Github user imatiach-msft commented on a diff in the pull request:
https://github.com/apache/spark/pull/17059#discussion_r103547149
--- Diff: mllib/src/main/scala/org/apache/spark/ml/recommendation/ALS.scala
---
@@ -82,12 +82,20 @@ private[recommendation] trait ALSModelParams extends
Params with HasPredictionCo
* Attempts to safely cast a user/item id to an Int. Throws an exception
if the value is
* out of integer range.
*/
- protected val checkedCast = udf { (n: Double) =>
- if (n > Int.MaxValue || n < Int.MinValue) {
- throw new IllegalArgumentException(s"ALS only supports values in
Integer range for columns " +
- s"${$(userCol)} and ${$(itemCol)}. Value $n was out of Integer
range.")
- } else {
- n.toInt
+ protected val checkedCast = udf { (n: Any) =>
+ n match {
+ case v: Int => v // Avoid unnecessary casting
+ case v: Number =>
+ val intV = v.intValue()
+ // Checks if number within Int range and has no fractional part.
+ if (v.doubleValue == intV) {
--- End diff --
sorry, with regards to the fractional part, computations like:
0.764553836902861+0.0701367068431045+0.165309456254034 == 1
fail -- I strongly encourage to use a threshold for floating point numbers
from IEEE-754 standard, since these values could be coming from anywhere - eg,
they might have been in a sql database or some other location and when we load
we can get strange errors. For example, the following test case used to work
in the previous code:
test("verify can run on double values") {
val spark = this.spark
import spark.implicits._
val als = new ALS().setMaxIter(1).setRank(1)
val df = Seq(
(0D, 0.764553836902861 + 0.0701367068431045 + 0.165309456254034, 3.0),
(0D, 0D, 2.0),
(0.764553836902861 + 0.0701367068431045 + 0.165309456254034, 0D, 5.0)

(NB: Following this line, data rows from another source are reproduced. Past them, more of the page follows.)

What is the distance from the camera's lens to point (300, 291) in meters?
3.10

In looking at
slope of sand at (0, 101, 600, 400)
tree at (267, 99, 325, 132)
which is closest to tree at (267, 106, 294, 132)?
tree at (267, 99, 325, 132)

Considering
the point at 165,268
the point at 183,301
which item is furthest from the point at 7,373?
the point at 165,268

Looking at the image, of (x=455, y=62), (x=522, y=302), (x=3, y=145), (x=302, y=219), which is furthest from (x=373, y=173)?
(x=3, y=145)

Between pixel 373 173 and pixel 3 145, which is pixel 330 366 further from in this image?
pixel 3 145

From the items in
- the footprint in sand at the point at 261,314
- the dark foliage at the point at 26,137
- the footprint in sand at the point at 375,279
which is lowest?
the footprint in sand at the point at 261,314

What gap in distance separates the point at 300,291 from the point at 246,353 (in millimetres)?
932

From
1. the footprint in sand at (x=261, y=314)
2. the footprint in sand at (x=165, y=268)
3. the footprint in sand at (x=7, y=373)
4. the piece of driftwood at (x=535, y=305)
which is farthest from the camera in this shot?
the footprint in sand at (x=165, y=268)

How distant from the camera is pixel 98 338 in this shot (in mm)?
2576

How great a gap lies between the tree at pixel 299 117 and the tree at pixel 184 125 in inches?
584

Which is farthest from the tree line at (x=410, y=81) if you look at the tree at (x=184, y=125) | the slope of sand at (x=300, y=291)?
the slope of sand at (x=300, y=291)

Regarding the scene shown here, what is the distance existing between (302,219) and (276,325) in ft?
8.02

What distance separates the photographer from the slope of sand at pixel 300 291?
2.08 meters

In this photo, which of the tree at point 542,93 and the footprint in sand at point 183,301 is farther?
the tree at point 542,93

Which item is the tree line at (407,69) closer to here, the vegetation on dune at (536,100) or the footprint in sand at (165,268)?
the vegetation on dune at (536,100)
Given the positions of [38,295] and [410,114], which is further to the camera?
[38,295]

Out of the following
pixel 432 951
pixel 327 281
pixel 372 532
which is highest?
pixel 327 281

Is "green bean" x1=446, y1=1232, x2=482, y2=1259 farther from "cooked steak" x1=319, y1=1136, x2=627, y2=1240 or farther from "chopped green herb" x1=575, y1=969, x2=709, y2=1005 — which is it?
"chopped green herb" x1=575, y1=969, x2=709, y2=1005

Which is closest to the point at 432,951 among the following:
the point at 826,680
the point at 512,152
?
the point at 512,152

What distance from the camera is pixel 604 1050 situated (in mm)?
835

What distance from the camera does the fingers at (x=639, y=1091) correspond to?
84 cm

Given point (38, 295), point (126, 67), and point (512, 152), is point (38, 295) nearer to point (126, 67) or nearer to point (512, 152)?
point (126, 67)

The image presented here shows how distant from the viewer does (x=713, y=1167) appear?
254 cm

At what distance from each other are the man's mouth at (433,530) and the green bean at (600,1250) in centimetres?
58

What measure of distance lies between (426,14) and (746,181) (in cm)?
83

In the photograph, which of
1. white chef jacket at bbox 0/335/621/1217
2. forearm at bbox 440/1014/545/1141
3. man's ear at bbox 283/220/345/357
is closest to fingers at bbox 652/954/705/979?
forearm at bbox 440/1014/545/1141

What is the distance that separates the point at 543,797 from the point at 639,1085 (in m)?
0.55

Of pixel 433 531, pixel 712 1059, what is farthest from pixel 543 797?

).toDF("user", "item", "rating")
df.show()
val model = als.fit(df)
}
with the new code it fails with error:
Caused by: java.lang.IllegalArgumentException: ALS only supports values in
Integer range for columns user and item. Value 0.9999999999999996 was out of
Integer range.
This value was very close to 1 however, and mathematically the values sum
to 1: 0.764553836902861 + 0.0701367068431045 + 0.165309456254034, but due to
IEEE floating point representation we can run into such issues.
If we do insist on breaking existing users by removing the rounding, we
should at least allow them an escape hatch to specify the precision.